▸ **WHAT YOU HAVE TO DO**: Pick up the piece "Mountains of Dehradun" after its last sentence and keep writing it.

▸ **SELECTED PASSAGE**:
★ ★ ★ ★ ★ ★ ★

Mountains of Dehradun
The mist hangs on the mountains, I bathe in the streams of dream time.
Monkeys watch by the side of the road, cows slumber in the green forest shade.
A humble little river bubbles and flows into moss, clouds stroke the ground with their wispy long tendrils…
As I drive around in the shadow of the mountains up here in Dehradun, India it is hard not to be awed by the beauty and peace around me. So much of my year has been spent in the large urban city of Manila that to be here in what remains mostly rural India feels freeing and allows my mind to remember the bigger picture.
Our Parsha begins with “See I have placed before you Blessings and Curse….” The key is the word “See”, so much of life depends entirely on the perspective with which we approach our lives: Can we see the Mitzvot and our spiritual obligations as Blessings, or do they remain a burden in our eyes.
My time up in the mountains comes to teach me a different lesson, not of books, traditions or theology:
For the first time in perhaps years, I feel stirred towards poetry: to simply accept the immediacy of being – in some schools of thought this experience is called “meditation”, but too much imagery and connotation is sometimes associated with that particular word used to describe “awareness of being itself”.

★ ★ ★ ★ ★ ★ ★

▸ **SOURCE DATA**:
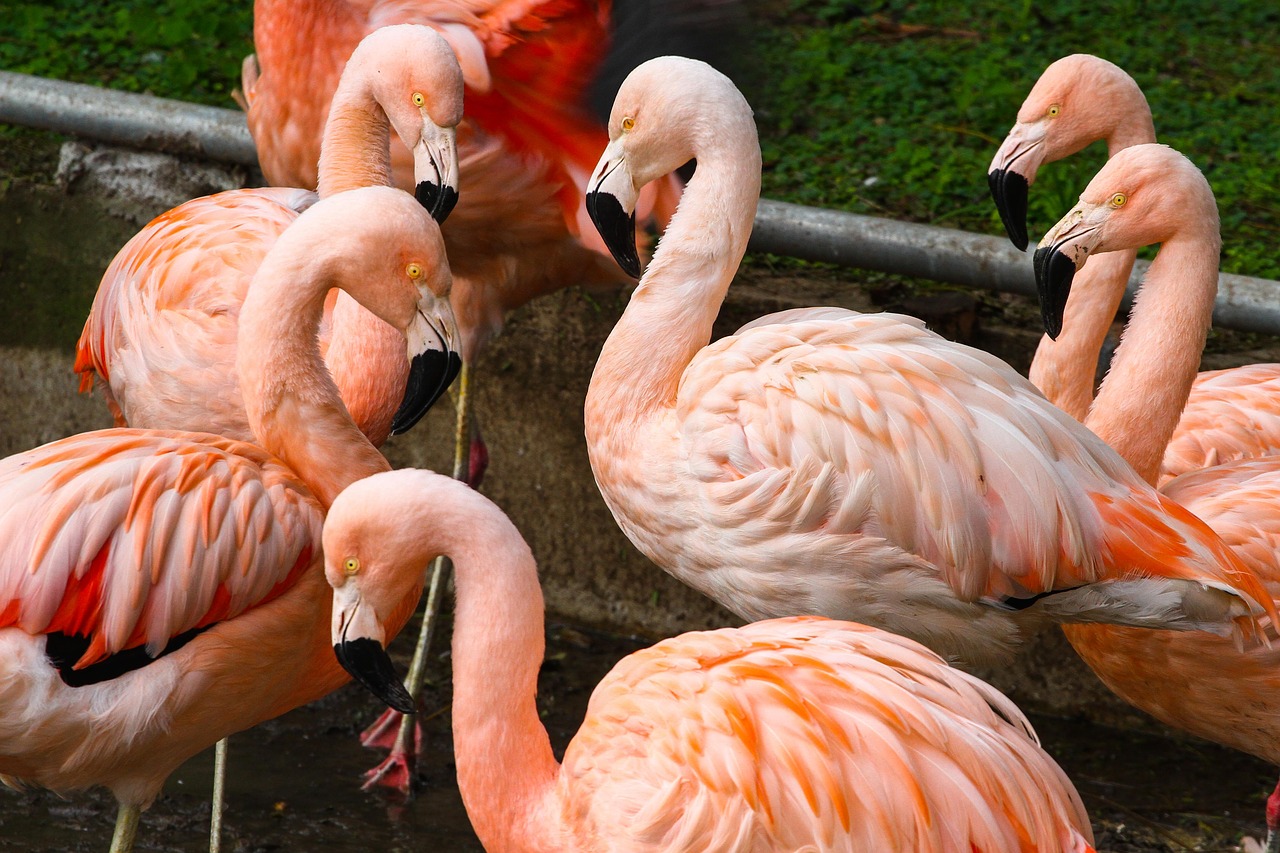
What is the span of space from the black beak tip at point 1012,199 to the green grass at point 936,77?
1534 millimetres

★ ★ ★ ★ ★ ★ ★

▸ **RESULT OF THIS EXERCISE**:
It is perhaps an area that our tradition does not so often focus upon, that beyond our requirements to perform the Mitzvot and to delve into Torah Study there is a need to create an intimacy with Hashem within our present consciousness – amongst earlier generations and today amongst some Tzaddikim the practice of wearing Tallit and Tefillin throughout the day was meant to achieve a feeling of constant connection with Hashem: but beyond this it is a practice that must be cultivated, we must learn to include Hashem in our day to day experiences and remain in a state of remembrance and awe of Him.
The mountain in its unchanging stillness towers above me, it produces within me strong emotions and a sense of frailty, the mountain sees eons of time pass without much change whereas I at best have 120 years to experience this world with its absolute promise of many changes to myself as an individual and those around me, long after I am gone and my influence forgotten the mountain will still remain.
Hashem in a larger sense remains unchanged by my existence and the creation of His world, so often throughout the Psalms and in other parts of the Tanakh, Hashem is referred to as the “Rock” and at this moment the metaphor seems both apt and powerful.
The larger question in Jewish education is not only about Torah, Hebrew, history and songs – it firstly about identity both in a national sense and also in a spiritual sense developing the individual’s relationship with their Creator.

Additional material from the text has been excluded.